API Gateway経由でLambdaファンクションを呼び出すアプローチでアプリケーションを構築するためのフレームワークとしてJAWSFluctがあり、それに準ずるものとしてGradle AWS Pluginがある。これらはAWS Lambdaに特化したフレームワークだ。

現状ではAWS Lambda以外の選択肢が事実上存在しないので、アプリケーションフレームワークがAWSに特化・依存しているのは当然とも言える。しかし今後AWS Lambdaのようなサービスがほかのクラウド事業者からも提供されるようになれば、特定クラウドインフラストラクチャに依存しないアプリケーションフレームワークが求められるようになってくるだろう。

サーバーレスアーキテクチャのインフラストラクチャの互換性

サーバーレスアーキテクチャのためのクラウドサービスが複数のパブリッククラウドで提供されるようになれば、パブリッククラウド間およびプライベートクラウドへの移設(マイグレーション)しやすさも求められるようになってくるだろう。

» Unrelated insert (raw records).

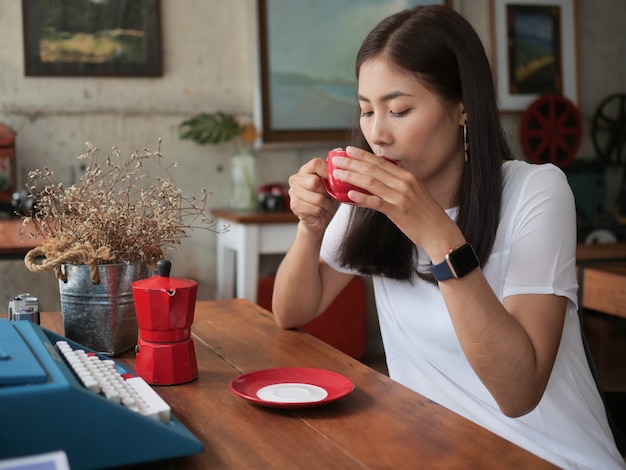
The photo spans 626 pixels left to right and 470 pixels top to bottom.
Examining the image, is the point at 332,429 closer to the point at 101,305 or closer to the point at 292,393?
the point at 292,393

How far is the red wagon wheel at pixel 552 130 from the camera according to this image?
4.21 metres

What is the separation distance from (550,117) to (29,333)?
3.67 meters

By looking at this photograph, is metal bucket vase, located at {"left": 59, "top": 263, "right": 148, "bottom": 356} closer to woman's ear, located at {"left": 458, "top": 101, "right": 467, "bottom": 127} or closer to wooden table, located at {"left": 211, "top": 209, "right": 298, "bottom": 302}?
woman's ear, located at {"left": 458, "top": 101, "right": 467, "bottom": 127}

簡単に予想しておくと、Dockerがアプリケーションコンテナを標準化しているように、サーバーレスファンクションの標準化が行われるようになるかもしれない。AWS LambdaがNode.jsを採用していることから、npmやpackage.jsonのような既存技術にもとづいた標準化になりそうだ。JavaScript以外の言語でも、その言語で標準的なパッケージマネジメント基盤を援用することになるだろう。

パフォーマンス

まだサーバーレスアーキテクチャについての知見は少ないので、採用する際にはパフォーマンステストが必須だろう。利用できるデータがほかに見当たらなかったので、ここではtaka4sato氏5の短いコメントを参照しておく。それによればAPI Gateway経由のLambdaファンクションの応答時間は「早いと250 msec、遅いと8000 msecぐらい」だそうだ。

とくに工夫しなくても高速なレスポンスが得られるのであれば結構だが、現時点ではそういう安易な期待は裏切られる可能性もある。パフォーマンステストや高速化設計は必要だろう。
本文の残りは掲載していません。